• _EXTRACT PROVIDED_
Super easy honestly. The issue with too much humidity is mould. 
You want good air flow, but good air flow means most of your humidity will escape. Its the same issue you will come across for lizards as well so... 
A humidity gage will be your best friend. 
Better to be on the dry side with access to a humid hide then too moist and growing mouldy


----------



## Tree (Sep 29, 2013)

gotcha! 

I have all the works for this tank. I am so glad I kept everything with it after my little knots passed away. Though I might add more sticks for when I do get one.

Would I need the hide hole for them or the water dish I have in there? I was reading that they get their water from the food and form the moisture in the tank so would a small water dish be necessary?


----------



## Watermelons (Jul 21, 2015)

Yes I would still add a water dish. a very shallow one, it might help your humidity a bit. Could also sprits the branches/plants with a water bottle.
You also want prey (crickets) you put in the tank to have access to food and water so they don't snack on the spider if it doesn't find them right away.

• _DIRECTIONS_
A) Answer these questions from the forum thread on tank humidity:
(i) What does the first post say is the issue with too much humidity?
(ii) What does that post call your best friend?
(iii) What kind of water dish does Watermelons recommend?
B) From the forum thread on tank humidity, list every piece of equipment or furnishing mentioned for the tank. Leave out living creatures.
C) Continue the forum thread on keeping a spider's tank humid, picking up after its last post.
The listing has no connection to the forum thread on tank humidity.

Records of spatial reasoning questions
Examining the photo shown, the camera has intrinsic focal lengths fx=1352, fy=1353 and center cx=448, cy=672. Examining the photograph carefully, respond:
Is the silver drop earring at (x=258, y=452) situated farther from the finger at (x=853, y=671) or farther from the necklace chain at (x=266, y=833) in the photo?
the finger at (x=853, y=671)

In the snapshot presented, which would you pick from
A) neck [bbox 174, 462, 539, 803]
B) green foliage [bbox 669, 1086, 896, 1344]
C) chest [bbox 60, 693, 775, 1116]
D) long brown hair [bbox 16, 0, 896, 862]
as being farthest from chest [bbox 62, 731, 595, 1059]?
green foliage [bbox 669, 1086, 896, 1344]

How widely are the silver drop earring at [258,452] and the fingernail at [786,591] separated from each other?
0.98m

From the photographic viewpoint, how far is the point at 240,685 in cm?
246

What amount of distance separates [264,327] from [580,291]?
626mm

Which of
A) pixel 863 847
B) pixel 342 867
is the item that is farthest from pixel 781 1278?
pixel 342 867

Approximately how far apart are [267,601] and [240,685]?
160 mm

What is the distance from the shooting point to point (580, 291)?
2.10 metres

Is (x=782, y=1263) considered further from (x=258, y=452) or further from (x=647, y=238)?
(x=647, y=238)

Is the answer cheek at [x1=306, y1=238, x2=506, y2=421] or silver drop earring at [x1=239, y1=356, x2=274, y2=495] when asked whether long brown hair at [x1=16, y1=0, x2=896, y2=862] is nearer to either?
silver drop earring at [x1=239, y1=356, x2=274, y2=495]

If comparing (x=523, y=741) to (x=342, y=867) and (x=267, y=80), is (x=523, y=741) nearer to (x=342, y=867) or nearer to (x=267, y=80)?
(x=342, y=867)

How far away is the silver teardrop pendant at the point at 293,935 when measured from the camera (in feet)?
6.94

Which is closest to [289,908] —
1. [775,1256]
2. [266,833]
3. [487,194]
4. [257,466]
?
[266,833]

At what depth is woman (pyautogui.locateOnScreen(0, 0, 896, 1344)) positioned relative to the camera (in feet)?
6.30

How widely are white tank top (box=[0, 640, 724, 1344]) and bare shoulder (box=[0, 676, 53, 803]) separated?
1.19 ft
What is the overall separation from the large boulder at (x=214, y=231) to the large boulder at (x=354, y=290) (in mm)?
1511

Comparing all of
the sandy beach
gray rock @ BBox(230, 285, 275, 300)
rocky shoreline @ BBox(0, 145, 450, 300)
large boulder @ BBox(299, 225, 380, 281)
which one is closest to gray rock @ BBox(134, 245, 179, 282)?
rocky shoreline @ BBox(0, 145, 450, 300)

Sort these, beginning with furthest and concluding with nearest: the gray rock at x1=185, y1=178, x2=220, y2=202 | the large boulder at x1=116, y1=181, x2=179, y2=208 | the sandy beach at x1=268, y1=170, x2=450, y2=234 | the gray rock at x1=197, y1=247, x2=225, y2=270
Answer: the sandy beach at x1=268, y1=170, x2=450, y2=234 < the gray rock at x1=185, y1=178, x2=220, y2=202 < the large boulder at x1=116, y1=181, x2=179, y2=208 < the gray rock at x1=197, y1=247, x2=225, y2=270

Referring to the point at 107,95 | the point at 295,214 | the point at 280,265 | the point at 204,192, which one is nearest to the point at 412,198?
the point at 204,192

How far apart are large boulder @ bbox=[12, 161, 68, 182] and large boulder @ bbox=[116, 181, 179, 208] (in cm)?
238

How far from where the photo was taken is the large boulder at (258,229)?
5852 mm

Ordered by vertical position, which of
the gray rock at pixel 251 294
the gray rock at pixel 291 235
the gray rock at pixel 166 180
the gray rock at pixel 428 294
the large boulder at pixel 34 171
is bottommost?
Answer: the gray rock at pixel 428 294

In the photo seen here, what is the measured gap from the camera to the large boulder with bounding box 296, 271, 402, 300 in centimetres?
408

• _ANSWERS PER TASK_
A)
(i) Mould.
(ii) A humidity gage.
(iii) A very shallow one.

B)
- humidity gage
- humid hide
- sticks
- hide hole
- water dish
- branches/plants
- water bottle

C)
----------



## Tree (Sep 29, 2013)

ah good point. I will keep the dish in the tank. It's a shallow dish too.


----------



## Lyonfish (Mar 26, 2013)

Green anoles are pretty small and might enjoy a tank like that too.
In my experience tarantula species that you can get at a pet store don't climb much. That might just be the pet store keeping them in the wrong kind of set up though.


----------



## Revosok (Aug 11, 2015)

Grey Tree Frog?


----------



## Tree (Sep 29, 2013)

I would love a Tree Frog. =3 I would have to buy a mister for them though. would be so COOL! I will take my time in getting something in this tank. for now, it's empty.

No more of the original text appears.